- WHAT IS EXPECTED:
Restate the listing below word for word; no pictures belong in the copy.

- SOURCE MATERIAL:

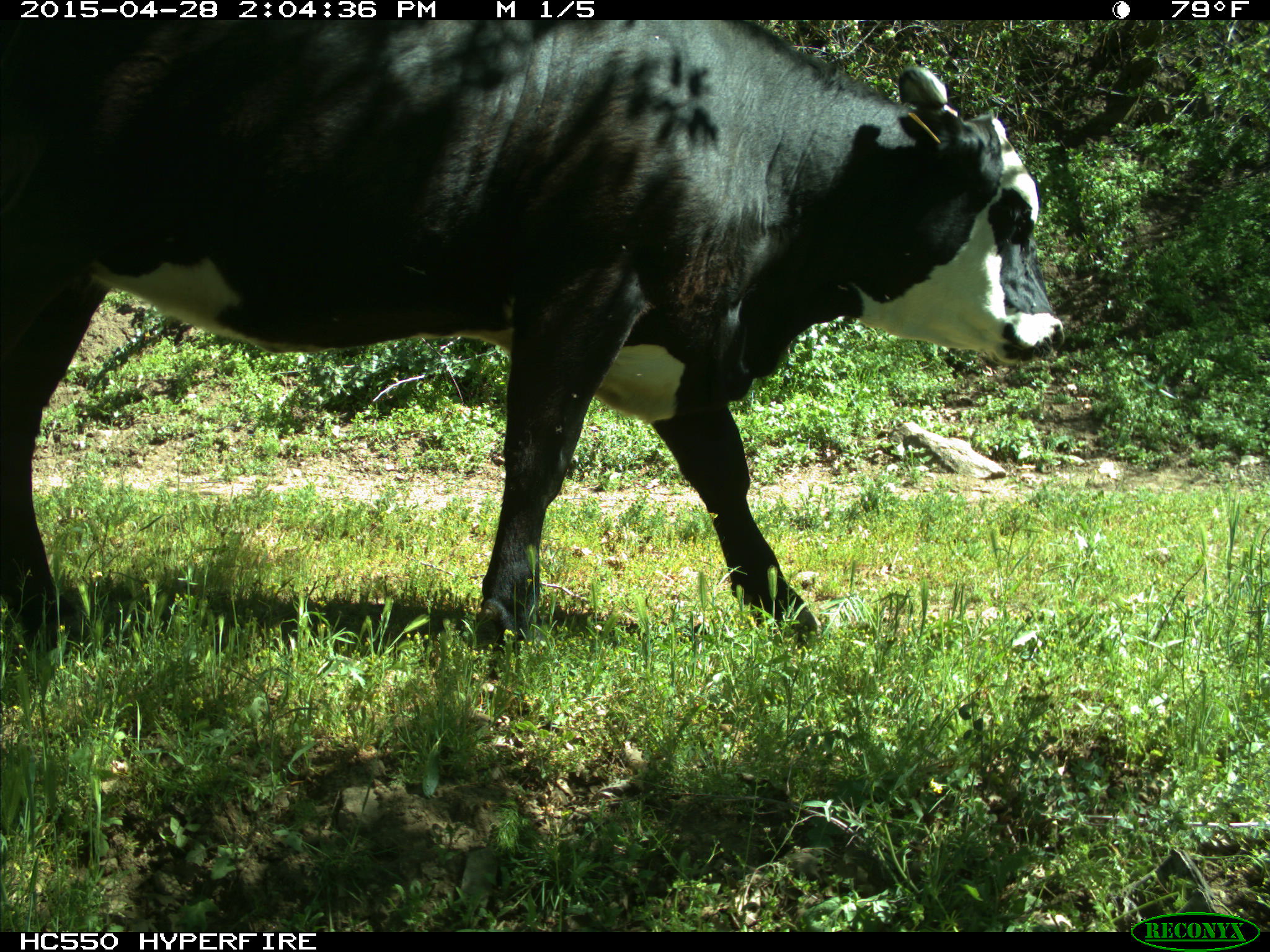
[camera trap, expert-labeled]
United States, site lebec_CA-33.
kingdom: Animalia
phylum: Chordata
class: Mammalia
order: Artiodactyla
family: Bovidae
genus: Bos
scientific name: Bos taurus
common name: domestic cow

- RESPONSE TO THE EXERCISE:
[camera trap, expert-labeled]
United States, site lebec_CA-33.
kingdom: Animalia
phylum: Chordata
class: Mammalia
order: Artiodactyla
family: Bovidae
genus: Bos
scientific name: Bos taurus
common name: domestic cow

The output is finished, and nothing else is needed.